JERUSALEM: Israel’s vital tech sector, dragged down by the war in Gaza, is showing early signs of recovery, buoyed by a surge in defense innovation and fresh investment momentum.
Cutting-edge technologies represent 17 percent of the country’s GDP, 11.5 percent of jobs and 57 percent of exports, according to the latest available data from the Israel Innovation Authority (IIA), published in September 2025.
But like the rest of the economy, the sector was not spared the knock-on effects of the war, which began in October 2023 and led to staffing shortages and skittishness from would-be backers.
Now, with a ceasefire largely holding in Gaza since October, Israel’s appeal is gradually returning, as illustrated in mid-December, when US chip giant Nvidia announced it would create a massive research and development center in the north that could host up to 10,000 employees.
“Investors are coming to Israel nonstop,” Prime Minister Benjamin Netanyahu said at the time.
After the war, the recovery can’t come soon enough.
“High-tech companies had to overcome massive staffing cuts, because 15 to 20 percent of employees, and sometimes more, were called up” to the front as reservists, IIA director Dror Bin told AFP.
To make matters worse, in late 2023 and 2024, “air traffic, a crucial element of this globalized sector, was suspended, and foreign investors froze everything while waiting to see what would happen,” he added.
The war also sparked a brain drain in Israel.
Between October 2023 and July 2024, about 8,300 employees in advanced technologies left the country for a year or more, according to an IIA report published in April 2025.
The figure represents around 2.1 percent of the sector’s workforce.
The report did not specify how many employees left Israel to work for foreign companies versus Israeli firms based abroad, or how many have since returned to Israel.

- Rise in defense startups -

In 2023, the tech sector far outpaced GDP growth, increasing by 13.7 percent compared to 1.8 percent for GDP.
But the sector’s output stagnated in 2024 and 2025, according to IIA figures.
Industry professionals now believe the industry is turning a corner.
Israeli high-tech companies raised $15.6 billion in private funding in 2025, up from $12.2 billion in 2024, according to preliminary figures published in December by Startup Nation Central (SNC), a non-profit organization that promotes Israeli innovation.

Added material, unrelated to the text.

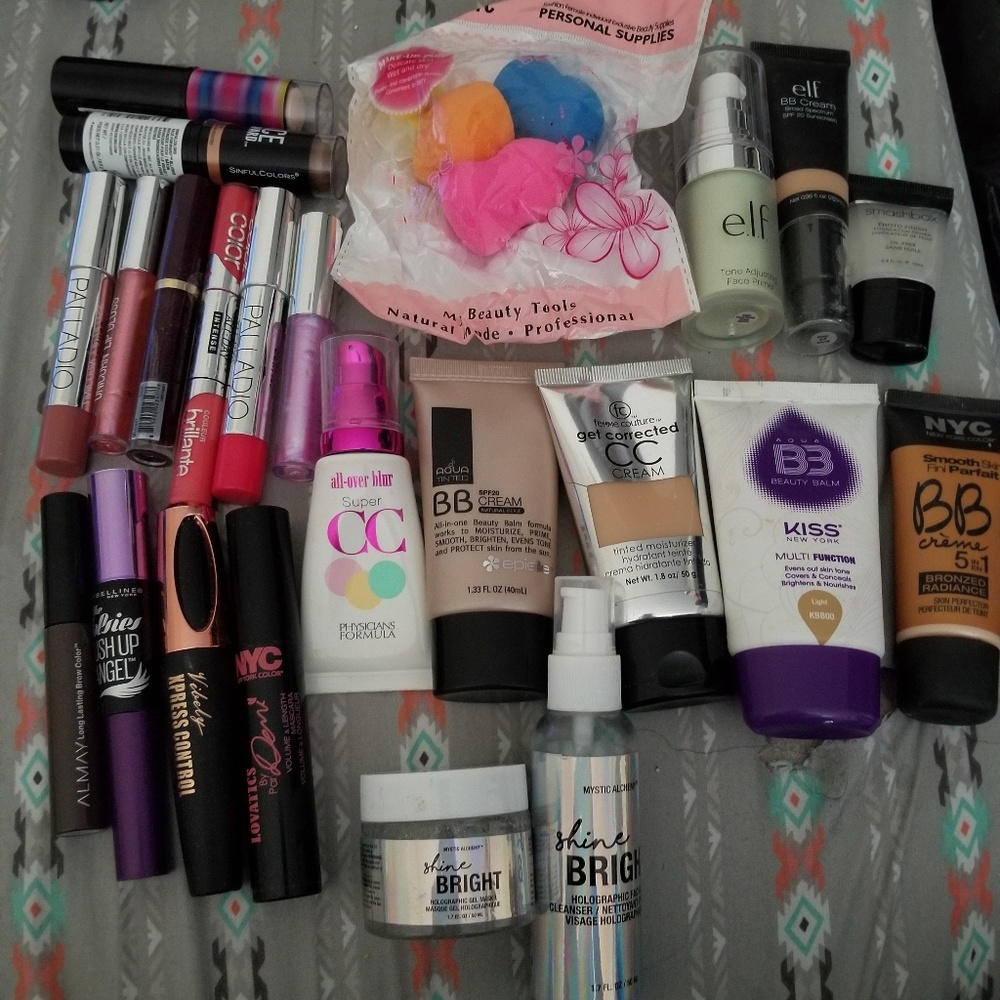 Beauty bundle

Deep tech — innovation based on major scientific or engineering advances such as artificial intelligence, biotech and quantum computing — returned in 2025 to its pre-2021 levels, according to the IIA.
The year 2021 is considered a historic peak for Israeli tech.
The past two years have also seen a surge in Israeli defense technologies, with the military engaged on several fronts from Lebanon and Syria to Iran, Yemen, Gaza and the occupied West Bank.
Between July 2024 and April 2025, the number of startups in the defense sector nearly doubled, from 160 to 312, according to SNC.
Of the more than 300 emerging companies collaborating with the research and development department of Israel’s defense ministry, “over 130 joined our operations during the war,” Director General Amir Baram said in December.
Until then, the ministry had primarily sourced from Israel’s large defense firms, said Menahem Landau, head of Caveret Ventures, a defense tech investment company.
But he said the war pushed the ministry “to accept products that were not necessarily fully finished and tested, coming from startups.”
“Defense-related technologies have replaced cybersecurity as the most in-demand high-tech sector,” the reserve lieutenant colonel explained.
“Not only in Israel but worldwide, due to the war between Russia and Ukraine and tensions with China.”